- Exercise -
Write out every row below word for word, leaving out the pictures.

>> start

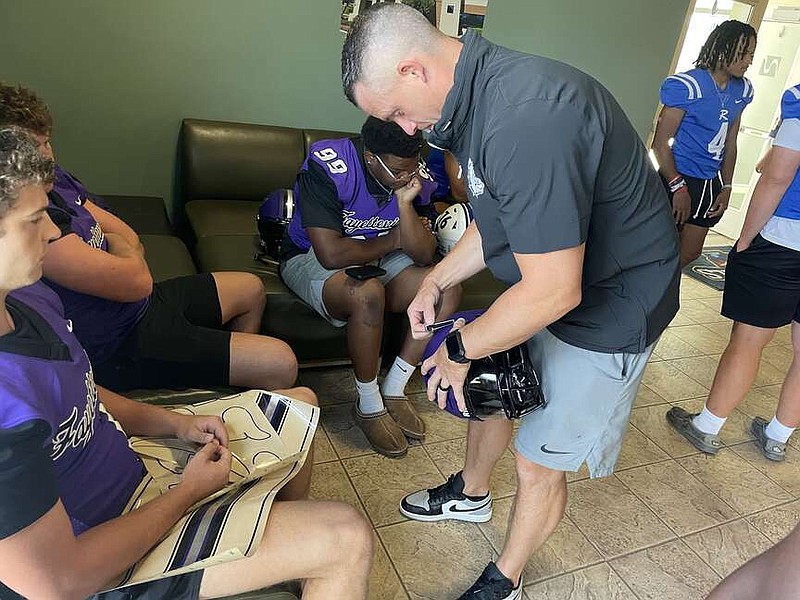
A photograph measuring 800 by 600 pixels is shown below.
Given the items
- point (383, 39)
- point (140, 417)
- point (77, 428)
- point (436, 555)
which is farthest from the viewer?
point (436, 555)

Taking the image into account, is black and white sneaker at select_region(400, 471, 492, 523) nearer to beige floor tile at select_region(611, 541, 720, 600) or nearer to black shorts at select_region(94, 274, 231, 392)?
beige floor tile at select_region(611, 541, 720, 600)

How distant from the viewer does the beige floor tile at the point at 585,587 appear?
1.79 m

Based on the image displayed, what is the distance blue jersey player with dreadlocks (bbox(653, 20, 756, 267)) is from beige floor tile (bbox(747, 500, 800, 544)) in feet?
4.67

>> end

- Expected output -
A photograph measuring 800 by 600 pixels is shown below.
Given the items
- point (383, 39)
- point (140, 417)
- point (77, 428)
- point (436, 555)
which is farthest from the viewer?
point (436, 555)

Taking the image into account, is black and white sneaker at select_region(400, 471, 492, 523) nearer to beige floor tile at select_region(611, 541, 720, 600) or nearer to black shorts at select_region(94, 274, 231, 392)?
beige floor tile at select_region(611, 541, 720, 600)

How distant from the viewer does the beige floor tile at the point at 585,587 appear?
1.79 m

Based on the image displayed, what is the distance blue jersey player with dreadlocks (bbox(653, 20, 756, 267)) is from beige floor tile (bbox(747, 500, 800, 544)) in feet?
4.67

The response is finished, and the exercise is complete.